This week, the Academy Museum of Motion Pictures sent out a Timeline featuring many “firsts:” among them citing Midnight Cowboy (1969), the first X-rated film to win Best Picture. With Glenn Frankel’s new book, Shooting Midnight Cowboy: Art, Sex, Loneliness, Liberation, and the Making of a Dark Classic, much has been written clarifying that X-rating: “Few had high expectations that an X-rated movie about an aspiring male prostitute made in New York . . . would do well in the Hollywood-centric Oscars.”
But a more unusual circumstance for the film’s Oscar success was that it won with almost no campaign to shepherd it along with Academy voters—certainly, as Frankel notes, it had “no money for the lavish events that Universal and 20th Century Fox” hosted for Anne of a Thousand Days and Hello Dolly, the kind of thing that in recent years Peggy Siegal did so well, hired by the studios to host luncheons that featured filmmakers and actors in high-minded conversation about making art. Instead, the Midnight Cowboy producers made sepia-toned stills, using different ones for each ad. Frankel quotes Gabe Sumner at United Artists, “It was a terrific movie. We didn’t need anyone to stand up and give a speech. We knew what we had.”
Director John Schlesinger, shooting Sunday Bloody Sunday in London, did not attend the ceremony, and as Frankel notes, his win for Best Director was the biggest surprise of the evening.

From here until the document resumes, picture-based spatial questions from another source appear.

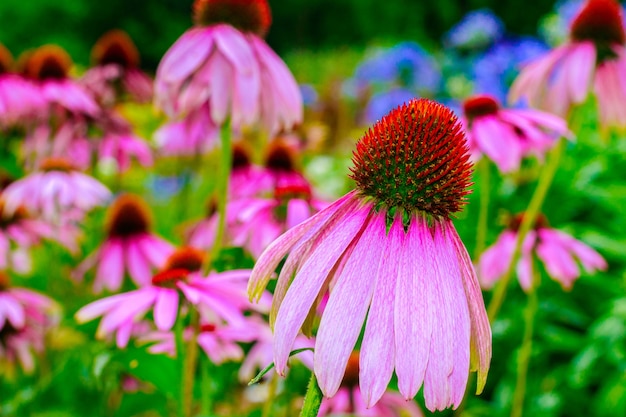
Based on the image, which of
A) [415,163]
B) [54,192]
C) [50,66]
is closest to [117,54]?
[50,66]

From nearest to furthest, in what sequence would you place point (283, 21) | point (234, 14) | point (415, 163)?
point (415, 163) → point (234, 14) → point (283, 21)

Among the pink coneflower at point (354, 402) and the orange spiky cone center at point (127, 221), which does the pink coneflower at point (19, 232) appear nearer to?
the orange spiky cone center at point (127, 221)

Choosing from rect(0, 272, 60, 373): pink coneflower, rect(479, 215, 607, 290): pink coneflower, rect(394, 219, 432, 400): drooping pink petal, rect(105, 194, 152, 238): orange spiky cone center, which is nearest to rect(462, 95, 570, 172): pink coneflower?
rect(479, 215, 607, 290): pink coneflower

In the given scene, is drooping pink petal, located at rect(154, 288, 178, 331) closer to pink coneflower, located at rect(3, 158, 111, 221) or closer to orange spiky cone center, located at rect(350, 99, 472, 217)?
orange spiky cone center, located at rect(350, 99, 472, 217)

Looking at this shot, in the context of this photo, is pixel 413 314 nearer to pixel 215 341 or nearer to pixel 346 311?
pixel 346 311

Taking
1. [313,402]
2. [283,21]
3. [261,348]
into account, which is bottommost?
[283,21]

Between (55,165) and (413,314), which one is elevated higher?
(413,314)

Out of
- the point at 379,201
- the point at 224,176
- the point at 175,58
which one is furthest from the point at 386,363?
the point at 175,58
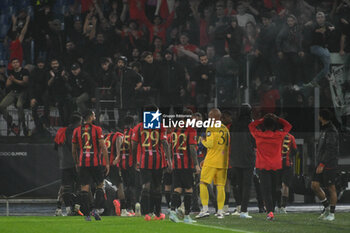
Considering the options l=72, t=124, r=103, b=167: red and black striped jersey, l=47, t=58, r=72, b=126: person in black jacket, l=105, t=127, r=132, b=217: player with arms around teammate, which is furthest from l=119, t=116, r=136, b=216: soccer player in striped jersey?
l=47, t=58, r=72, b=126: person in black jacket

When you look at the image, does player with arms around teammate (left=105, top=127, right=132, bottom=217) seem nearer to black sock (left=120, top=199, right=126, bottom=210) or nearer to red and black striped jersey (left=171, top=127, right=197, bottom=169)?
black sock (left=120, top=199, right=126, bottom=210)

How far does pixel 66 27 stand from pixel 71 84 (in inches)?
82.4

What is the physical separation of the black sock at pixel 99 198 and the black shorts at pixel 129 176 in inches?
22.5

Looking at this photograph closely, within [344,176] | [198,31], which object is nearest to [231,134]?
[344,176]

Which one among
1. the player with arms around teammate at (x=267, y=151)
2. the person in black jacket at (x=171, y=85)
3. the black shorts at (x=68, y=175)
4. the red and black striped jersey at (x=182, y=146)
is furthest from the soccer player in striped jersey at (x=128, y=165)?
the person in black jacket at (x=171, y=85)

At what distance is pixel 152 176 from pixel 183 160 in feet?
1.96

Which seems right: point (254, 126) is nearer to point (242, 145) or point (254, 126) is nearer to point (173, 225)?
point (242, 145)

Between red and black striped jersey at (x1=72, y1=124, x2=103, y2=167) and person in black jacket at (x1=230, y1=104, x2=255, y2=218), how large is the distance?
219 centimetres

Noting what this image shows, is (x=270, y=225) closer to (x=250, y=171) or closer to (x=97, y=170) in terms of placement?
(x=250, y=171)

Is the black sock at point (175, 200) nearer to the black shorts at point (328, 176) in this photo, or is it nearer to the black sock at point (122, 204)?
the black sock at point (122, 204)

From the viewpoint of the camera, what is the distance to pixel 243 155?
1283 cm

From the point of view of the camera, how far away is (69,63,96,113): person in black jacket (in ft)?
60.5

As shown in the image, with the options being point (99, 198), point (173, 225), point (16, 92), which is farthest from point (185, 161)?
point (16, 92)

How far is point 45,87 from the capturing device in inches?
725
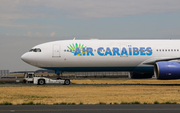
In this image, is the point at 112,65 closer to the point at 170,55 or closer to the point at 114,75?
the point at 170,55

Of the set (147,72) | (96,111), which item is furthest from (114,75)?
(96,111)

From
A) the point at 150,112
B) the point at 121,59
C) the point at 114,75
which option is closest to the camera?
the point at 150,112

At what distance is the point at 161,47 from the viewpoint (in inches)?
1435

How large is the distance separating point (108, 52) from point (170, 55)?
8145 mm

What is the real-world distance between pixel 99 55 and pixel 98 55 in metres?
0.13

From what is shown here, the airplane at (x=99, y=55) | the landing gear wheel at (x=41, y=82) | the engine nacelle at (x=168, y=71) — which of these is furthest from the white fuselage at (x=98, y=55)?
the engine nacelle at (x=168, y=71)

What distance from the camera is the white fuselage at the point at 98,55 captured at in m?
35.7

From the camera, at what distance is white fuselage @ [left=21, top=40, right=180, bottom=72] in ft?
117

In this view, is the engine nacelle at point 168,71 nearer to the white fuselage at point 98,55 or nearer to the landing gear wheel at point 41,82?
the white fuselage at point 98,55

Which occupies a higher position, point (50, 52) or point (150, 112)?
point (50, 52)

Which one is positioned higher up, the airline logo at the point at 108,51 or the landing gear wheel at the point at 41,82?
the airline logo at the point at 108,51

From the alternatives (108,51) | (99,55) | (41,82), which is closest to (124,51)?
(108,51)

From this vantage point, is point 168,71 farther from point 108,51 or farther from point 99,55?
point 99,55

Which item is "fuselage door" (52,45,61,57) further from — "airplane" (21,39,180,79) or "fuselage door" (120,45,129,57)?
"fuselage door" (120,45,129,57)
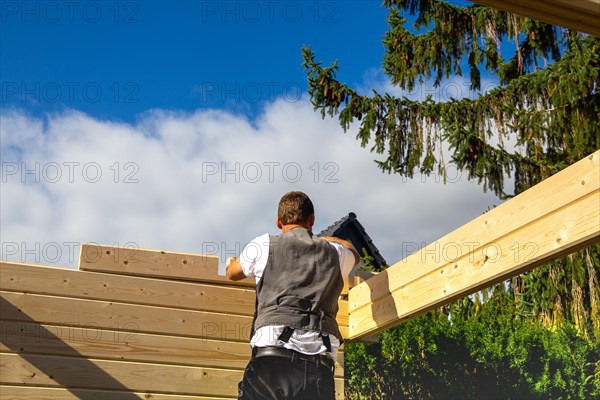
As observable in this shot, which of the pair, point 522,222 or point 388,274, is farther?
point 388,274

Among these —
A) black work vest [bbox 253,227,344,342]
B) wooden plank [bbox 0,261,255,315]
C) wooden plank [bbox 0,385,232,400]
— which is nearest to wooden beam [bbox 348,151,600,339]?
black work vest [bbox 253,227,344,342]

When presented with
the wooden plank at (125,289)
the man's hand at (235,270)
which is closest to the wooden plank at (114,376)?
the wooden plank at (125,289)

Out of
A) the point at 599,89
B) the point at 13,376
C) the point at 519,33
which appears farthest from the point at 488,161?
the point at 13,376

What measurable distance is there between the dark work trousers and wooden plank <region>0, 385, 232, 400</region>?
39.8 inches

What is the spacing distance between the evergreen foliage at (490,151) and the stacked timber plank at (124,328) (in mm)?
3274

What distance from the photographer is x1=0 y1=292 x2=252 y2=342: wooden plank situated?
4.63m

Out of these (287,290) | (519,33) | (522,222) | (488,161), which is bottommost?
(287,290)

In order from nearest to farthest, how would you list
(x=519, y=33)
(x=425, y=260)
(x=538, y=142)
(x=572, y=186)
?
(x=572, y=186), (x=425, y=260), (x=538, y=142), (x=519, y=33)

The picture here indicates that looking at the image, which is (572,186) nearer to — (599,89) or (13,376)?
(13,376)

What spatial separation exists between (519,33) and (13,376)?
1004 cm

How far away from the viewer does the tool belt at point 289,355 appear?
3.93m

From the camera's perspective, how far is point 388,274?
506 centimetres

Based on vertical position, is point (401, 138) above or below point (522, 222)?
above

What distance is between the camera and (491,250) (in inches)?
162
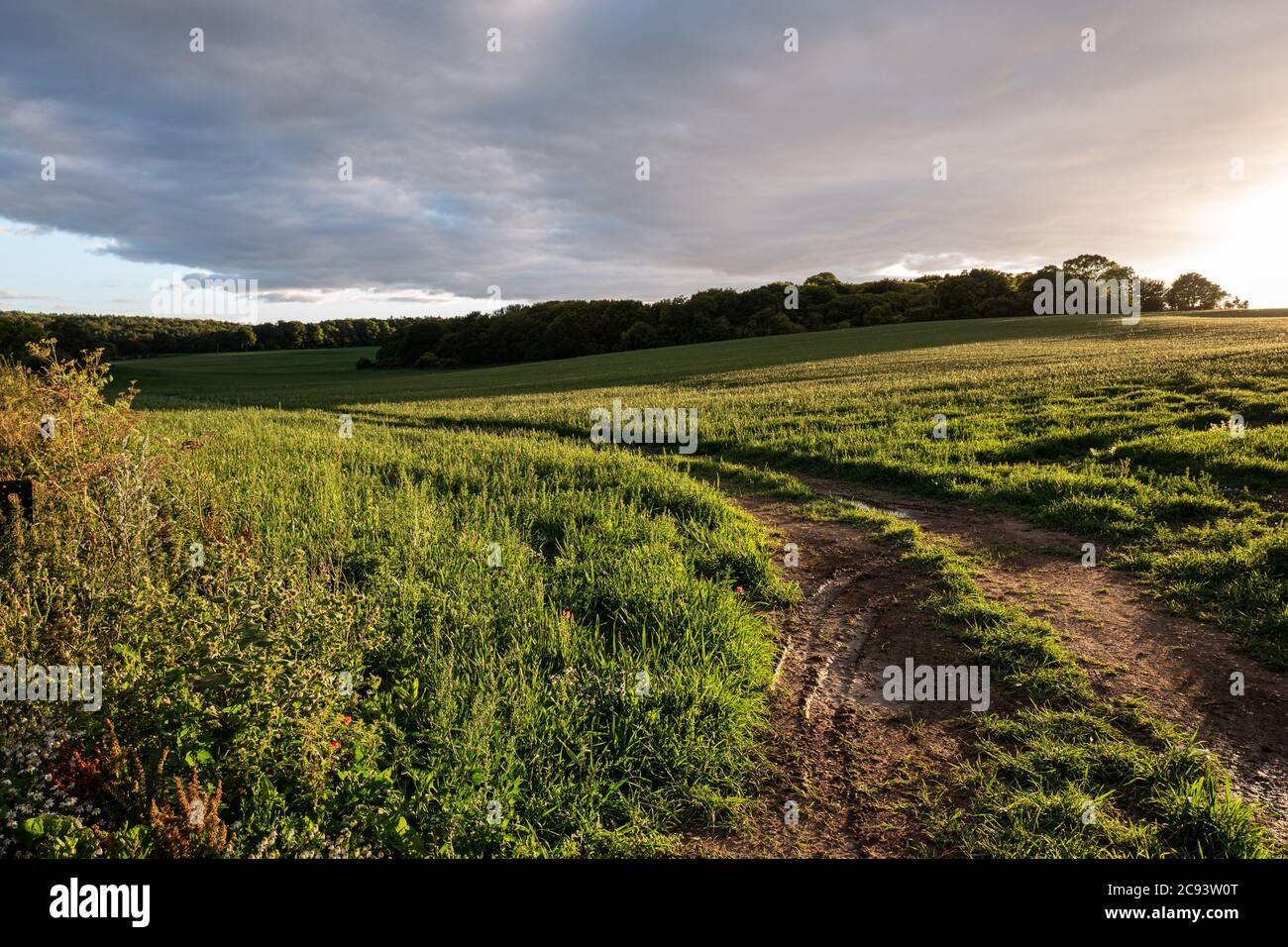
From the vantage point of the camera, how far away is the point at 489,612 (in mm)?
5465

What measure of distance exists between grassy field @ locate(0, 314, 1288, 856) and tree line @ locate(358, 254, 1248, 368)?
83128 millimetres

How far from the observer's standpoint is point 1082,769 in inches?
160

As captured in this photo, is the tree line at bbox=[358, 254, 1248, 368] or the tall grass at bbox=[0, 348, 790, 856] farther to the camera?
the tree line at bbox=[358, 254, 1248, 368]

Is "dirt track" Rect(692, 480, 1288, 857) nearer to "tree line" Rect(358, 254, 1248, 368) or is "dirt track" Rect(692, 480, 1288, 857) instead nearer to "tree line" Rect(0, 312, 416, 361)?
"tree line" Rect(358, 254, 1248, 368)

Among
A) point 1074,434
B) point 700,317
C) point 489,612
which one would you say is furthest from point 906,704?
point 700,317

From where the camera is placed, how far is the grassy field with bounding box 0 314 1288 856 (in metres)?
3.46

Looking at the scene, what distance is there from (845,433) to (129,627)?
550 inches

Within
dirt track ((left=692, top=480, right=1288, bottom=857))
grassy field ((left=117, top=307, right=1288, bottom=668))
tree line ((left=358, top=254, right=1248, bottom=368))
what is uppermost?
tree line ((left=358, top=254, right=1248, bottom=368))

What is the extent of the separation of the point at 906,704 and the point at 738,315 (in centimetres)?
9934

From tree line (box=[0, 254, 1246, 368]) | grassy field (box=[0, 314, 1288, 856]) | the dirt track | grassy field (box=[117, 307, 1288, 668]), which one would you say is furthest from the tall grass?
tree line (box=[0, 254, 1246, 368])

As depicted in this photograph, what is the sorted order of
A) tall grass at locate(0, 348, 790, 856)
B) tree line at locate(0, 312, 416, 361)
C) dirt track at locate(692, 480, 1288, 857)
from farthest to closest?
tree line at locate(0, 312, 416, 361) < dirt track at locate(692, 480, 1288, 857) < tall grass at locate(0, 348, 790, 856)

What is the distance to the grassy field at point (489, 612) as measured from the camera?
11.3ft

Jon Voigt picked up the award for Schlesinger, and speaking on behalf of the director thanked writer James Leo Herlihy for his novel. Waldo Salt won Best Screenplay for his adaptation.
Sylvia Miles, famously nominated for Best Supporting Actress for just a few memorable minutes of screen time as Cass, delicately out-hustling hustler Joe Buck out of $20 “cab fare” after sex, lost to Goldie Hawn in Cactus Flower. Miles used to say, she was nominated over other women in Midnight Cowboy—namely Brenda Vaccaro, because Brenda wouldn’t be naked onscreen. Glenn Frankel, interviewing costume designer Ann Roth, tells the story that she found a way to “dress” Vaccaro, in a fur, suggesting the nudity underneath. In any case, for Miles, demure Vaccaro missed the mark.
Midnight Cowboy won three out of seven.